### Passage
The County Hall () is a municipal building located beside the disused Bute East Dock in the Atlantic Wharf area of Butetown, Cardiff. Formerly the home of South Glamorgan County Council, it is now the headquarters of Cardiff Council.

History

Design and construction

Following the implementation of the Local Government Act 1972, which broke up Glamorgan County Council and established South Glamorgan County Council, the new county council was initially headquartered in a building on Newport Road, Cardiff. After finding this arrangement inadequate for their needs, the new county leaders decided to procure a purpose-built county hall: the site they selected was derelict land on the west side of Bute East Dock.

### Exercise set
(1) According to the passage on County Hall in Cardiff, which body now has its headquarters in the building?
(2) In the passage on County Hall, rewrite the stretch from "The County Hall" through "Bute East Dock.", substituting "vacant" for "derelict".
(3) Render this sentence from the passage on County Hall into French: "Formerly the home of South Glamorgan County Council, it is now the headquarters of Cardiff Council."

### Raw data
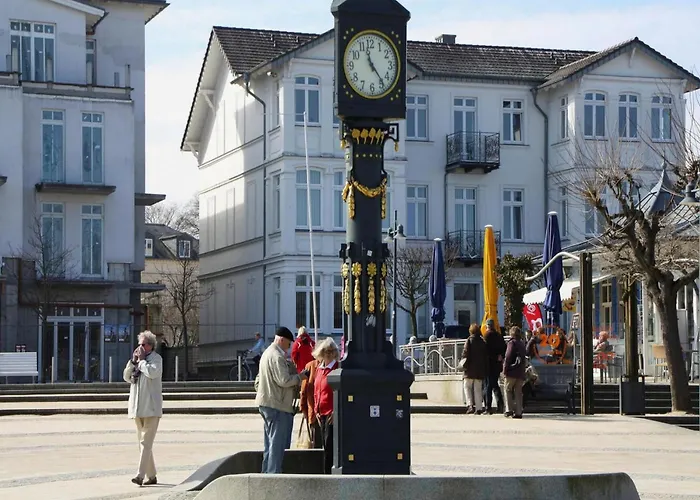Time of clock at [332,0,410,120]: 11:23
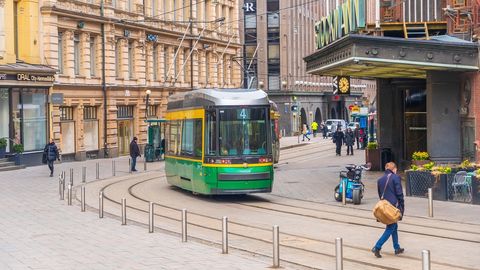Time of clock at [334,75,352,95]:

### Answers provided
(1) Cardiff Council

(2)
The County Hall () is a municipal building located beside the disused Bute East Dock in the Atlantic Wharf area of Butetown, Cardiff. Formerly the home of South Glamorgan County Council, it is now the headquarters of Cardiff Council.

History

Design and construction

Following the implementation of the Local Government Act 1972, which broke up Glamorgan County Council and established South Glamorgan County Council, the new county council was initially headquartered in a building on Newport Road, Cardiff. After finding this arrangement inadequate for their needs, the new county leaders decided to procure a purpose-built county hall: the site they selected was vacant land on the west side of Bute East Dock.

(3) Autrefois siège du conseil de comté du South Glamorgan, il est désormais le siège du conseil de Cardiff.